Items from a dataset
※ ※ ※
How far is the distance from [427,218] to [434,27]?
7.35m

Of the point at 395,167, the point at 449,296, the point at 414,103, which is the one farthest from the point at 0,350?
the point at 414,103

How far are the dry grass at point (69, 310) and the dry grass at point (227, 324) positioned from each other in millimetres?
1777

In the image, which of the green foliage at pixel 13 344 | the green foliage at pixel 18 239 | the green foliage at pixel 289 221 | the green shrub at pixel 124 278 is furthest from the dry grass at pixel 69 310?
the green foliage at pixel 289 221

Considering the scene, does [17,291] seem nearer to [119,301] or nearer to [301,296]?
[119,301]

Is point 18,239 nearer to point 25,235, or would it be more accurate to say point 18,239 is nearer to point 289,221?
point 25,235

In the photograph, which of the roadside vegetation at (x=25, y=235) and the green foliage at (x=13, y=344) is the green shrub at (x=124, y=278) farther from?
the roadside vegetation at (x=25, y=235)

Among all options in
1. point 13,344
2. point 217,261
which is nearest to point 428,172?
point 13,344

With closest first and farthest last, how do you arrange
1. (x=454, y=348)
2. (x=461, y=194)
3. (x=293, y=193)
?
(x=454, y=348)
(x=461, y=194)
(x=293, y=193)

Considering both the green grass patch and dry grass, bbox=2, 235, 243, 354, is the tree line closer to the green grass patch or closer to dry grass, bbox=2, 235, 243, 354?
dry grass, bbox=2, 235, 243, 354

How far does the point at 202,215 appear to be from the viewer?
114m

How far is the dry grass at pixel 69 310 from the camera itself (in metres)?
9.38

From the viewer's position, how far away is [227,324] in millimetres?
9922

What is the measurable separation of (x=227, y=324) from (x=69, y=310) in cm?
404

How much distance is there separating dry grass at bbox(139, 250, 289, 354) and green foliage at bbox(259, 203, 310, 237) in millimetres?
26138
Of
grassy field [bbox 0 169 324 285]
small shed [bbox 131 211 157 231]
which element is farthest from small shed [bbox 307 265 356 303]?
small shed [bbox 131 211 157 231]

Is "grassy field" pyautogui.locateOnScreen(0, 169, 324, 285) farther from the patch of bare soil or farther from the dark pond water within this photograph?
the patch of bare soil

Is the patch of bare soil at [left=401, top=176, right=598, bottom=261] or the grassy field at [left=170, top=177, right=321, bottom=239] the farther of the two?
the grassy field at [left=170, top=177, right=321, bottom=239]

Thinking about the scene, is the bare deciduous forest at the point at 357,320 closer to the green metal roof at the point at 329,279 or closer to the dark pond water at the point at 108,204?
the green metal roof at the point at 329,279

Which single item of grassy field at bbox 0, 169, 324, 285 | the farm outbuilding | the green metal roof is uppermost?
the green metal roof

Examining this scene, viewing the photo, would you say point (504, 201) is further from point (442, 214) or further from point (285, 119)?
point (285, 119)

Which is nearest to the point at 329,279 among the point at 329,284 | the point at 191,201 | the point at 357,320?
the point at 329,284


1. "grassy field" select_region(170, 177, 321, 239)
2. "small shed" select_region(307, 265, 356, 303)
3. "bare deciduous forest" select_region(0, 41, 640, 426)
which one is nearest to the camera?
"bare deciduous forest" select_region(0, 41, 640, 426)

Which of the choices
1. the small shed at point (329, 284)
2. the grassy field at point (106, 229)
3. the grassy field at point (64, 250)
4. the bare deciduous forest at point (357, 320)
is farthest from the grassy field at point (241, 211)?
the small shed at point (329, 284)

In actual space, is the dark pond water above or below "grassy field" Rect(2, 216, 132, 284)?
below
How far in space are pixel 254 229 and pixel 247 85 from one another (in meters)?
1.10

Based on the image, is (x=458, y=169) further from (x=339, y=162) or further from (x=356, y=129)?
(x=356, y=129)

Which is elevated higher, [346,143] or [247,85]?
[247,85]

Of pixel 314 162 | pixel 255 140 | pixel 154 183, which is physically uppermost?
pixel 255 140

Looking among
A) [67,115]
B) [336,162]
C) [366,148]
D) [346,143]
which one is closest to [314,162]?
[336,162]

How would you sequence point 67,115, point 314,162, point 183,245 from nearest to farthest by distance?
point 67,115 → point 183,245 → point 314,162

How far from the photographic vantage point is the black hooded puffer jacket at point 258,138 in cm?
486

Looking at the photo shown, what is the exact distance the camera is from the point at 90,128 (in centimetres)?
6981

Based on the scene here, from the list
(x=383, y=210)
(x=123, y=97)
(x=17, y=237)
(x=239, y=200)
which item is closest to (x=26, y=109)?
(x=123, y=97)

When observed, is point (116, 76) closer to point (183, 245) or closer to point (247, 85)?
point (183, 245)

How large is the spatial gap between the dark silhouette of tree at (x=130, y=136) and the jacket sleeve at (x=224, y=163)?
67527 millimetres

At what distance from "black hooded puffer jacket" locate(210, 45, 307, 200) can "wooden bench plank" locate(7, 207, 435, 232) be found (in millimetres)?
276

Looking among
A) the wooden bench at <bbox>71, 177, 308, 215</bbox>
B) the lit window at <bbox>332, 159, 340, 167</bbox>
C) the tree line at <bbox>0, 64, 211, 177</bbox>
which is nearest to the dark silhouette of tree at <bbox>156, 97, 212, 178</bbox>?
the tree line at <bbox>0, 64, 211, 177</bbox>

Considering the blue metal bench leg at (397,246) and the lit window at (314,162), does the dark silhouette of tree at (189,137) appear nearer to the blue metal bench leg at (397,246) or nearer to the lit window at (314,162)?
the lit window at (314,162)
※ ※ ※
- _What to do_:
Format every line of the items above as a JSON list of strings, one string per line, omitting blank lines.

- _Complete output_:
[
  "How far is the distance from [427,218] to [434,27]?",
  "7.35m",
  "Of the point at 395,167, the point at 449,296, the point at 414,103, which is the one farthest from the point at 0,350?",
  "the point at 414,103",
  "How far are the dry grass at point (69, 310) and the dry grass at point (227, 324) positioned from each other in millimetres?",
  "1777",
  "In the image, which of the green foliage at pixel 13 344 | the green foliage at pixel 18 239 | the green foliage at pixel 289 221 | the green shrub at pixel 124 278 is furthest from the dry grass at pixel 69 310?",
  "the green foliage at pixel 289 221",
  "Considering the scene, does [17,291] seem nearer to [119,301] or nearer to [301,296]?",
  "[119,301]",
  "Is point 18,239 nearer to point 25,235, or would it be more accurate to say point 18,239 is nearer to point 289,221?",
  "point 25,235",
  "In the photograph, which of the roadside vegetation at (x=25, y=235) and the green foliage at (x=13, y=344) is the green shrub at (x=124, y=278) farther from?",
  "the roadside vegetation at (x=25, y=235)",
  "Among all options in",
  "1. point 13,344",
  "2. point 217,261",
  "which is nearest to point 428,172?",
  "point 13,344",
  "With closest first and farthest last, how do you arrange",
  "1. (x=454, y=348)",
  "2. (x=461, y=194)",
  "3. (x=293, y=193)",
  "?",
  "(x=454, y=348)",
  "(x=461, y=194)",
  "(x=293, y=193)",
  "Considering both the green grass patch and dry grass, bbox=2, 235, 243, 354, is the tree line closer to the green grass patch or closer to dry grass, bbox=2, 235, 243, 354?",
  "dry grass, bbox=2, 235, 243, 354",
  "How far does the point at 202,215 appear to be from the viewer?",
  "114m",
  "How far is the dry grass at pixel 69 310 from the camera itself (in metres)?",
  "9.38",
  "From the viewer's position, how far away is [227,324] in millimetres?",
  "9922",
  "What is the measurable separation of (x=227, y=324) from (x=69, y=310) in cm?",
  "404",
  "How much distance is there separating dry grass at bbox(139, 250, 289, 354) and green foliage at bbox(259, 203, 310, 237) in millimetres?",
  "26138",
  "Of",
  "grassy field [bbox 0 169 324 285]",
  "small shed [bbox 131 211 157 231]",
  "which element is farthest from small shed [bbox 307 265 356 303]?",
  "small shed [bbox 131 211 157 231]",
  "Is \"grassy field\" pyautogui.locateOnScreen(0, 169, 324, 285) farther from the patch of bare soil or farther from the dark pond water within this photograph?",
  "the patch of bare soil",
  "Is the patch of bare soil at [left=401, top=176, right=598, bottom=261] or the grassy field at [left=170, top=177, right=321, bottom=239] the farther of the two?",
  "the grassy field at [left=170, top=177, right=321, bottom=239]",
  "Thinking about the scene, is the bare deciduous forest at the point at 357,320 closer to the green metal roof at the point at 329,279 or closer to the dark pond water at the point at 108,204?",
  "the green metal roof at the point at 329,279",
  "Which single item of grassy field at bbox 0, 169, 324, 285 | the farm outbuilding | the green metal roof is uppermost?",
  "the green metal roof",
  "Examining this scene, viewing the photo, would you say point (504, 201) is further from point (442, 214) or further from point (285, 119)?",
  "point (285, 119)",
  "Which is nearest to the point at 329,279 among the point at 329,284 | the point at 191,201 | the point at 357,320?",
  "the point at 329,284",
  "1. \"grassy field\" select_region(170, 177, 321, 239)",
  "2. \"small shed\" select_region(307, 265, 356, 303)",
  "3. \"bare deciduous forest\" select_region(0, 41, 640, 426)",
  "which one is nearest to the camera?",
  "\"bare deciduous forest\" select_region(0, 41, 640, 426)",
  "Which of the choices",
  "1. the small shed at point (329, 284)",
  "2. the grassy field at point (106, 229)",
  "3. the grassy field at point (64, 250)",
  "4. the bare deciduous forest at point (357, 320)",
  "is farthest from the grassy field at point (241, 211)?",
  "the small shed at point (329, 284)",
  "In actual space, is the dark pond water above or below \"grassy field\" Rect(2, 216, 132, 284)?",
  "below",
  "How far in space are pixel 254 229 and pixel 247 85 from one another (in meters)?",
  "1.10",
  "Based on the image, is (x=458, y=169) further from (x=339, y=162) or further from (x=356, y=129)?",
  "(x=356, y=129)",
  "Which is elevated higher, [346,143] or [247,85]?",
  "[247,85]",
  "Of pixel 314 162 | pixel 255 140 | pixel 154 183, which is physically uppermost?",
  "pixel 255 140",
  "Looking among",
  "A) [67,115]",
  "B) [336,162]",
  "C) [366,148]",
  "D) [346,143]",
  "which one is closest to [314,162]?",
  "[336,162]",
  "How would you sequence point 67,115, point 314,162, point 183,245 from nearest to farthest by distance?",
  "point 67,115 → point 183,245 → point 314,162",
  "How far from the photographic vantage point is the black hooded puffer jacket at point 258,138 in cm?",
  "486",
  "Looking at the photo shown, what is the exact distance the camera is from the point at 90,128 (in centimetres)?",
  "6981",
  "Based on the scene here, from the list",
  "(x=383, y=210)",
  "(x=123, y=97)",
  "(x=17, y=237)",
  "(x=239, y=200)",
  "which item is closest to (x=26, y=109)?",
  "(x=123, y=97)",
  "When observed, is point (116, 76) closer to point (183, 245) or closer to point (247, 85)?",
  "point (183, 245)",
  "How large is the spatial gap between the dark silhouette of tree at (x=130, y=136) and the jacket sleeve at (x=224, y=163)?",
  "67527 millimetres",
  "At what distance from \"black hooded puffer jacket\" locate(210, 45, 307, 200) can \"wooden bench plank\" locate(7, 207, 435, 232) be found (in millimetres)?",
  "276",
  "Looking among",
  "A) the wooden bench at <bbox>71, 177, 308, 215</bbox>",
  "B) the lit window at <bbox>332, 159, 340, 167</bbox>",
  "C) the tree line at <bbox>0, 64, 211, 177</bbox>",
  "which is nearest to the dark silhouette of tree at <bbox>156, 97, 212, 178</bbox>?",
  "the tree line at <bbox>0, 64, 211, 177</bbox>",
  "Considering the blue metal bench leg at (397,246) and the lit window at (314,162), does the dark silhouette of tree at (189,137) appear nearer to the blue metal bench leg at (397,246) or nearer to the lit window at (314,162)?",
  "the lit window at (314,162)"
]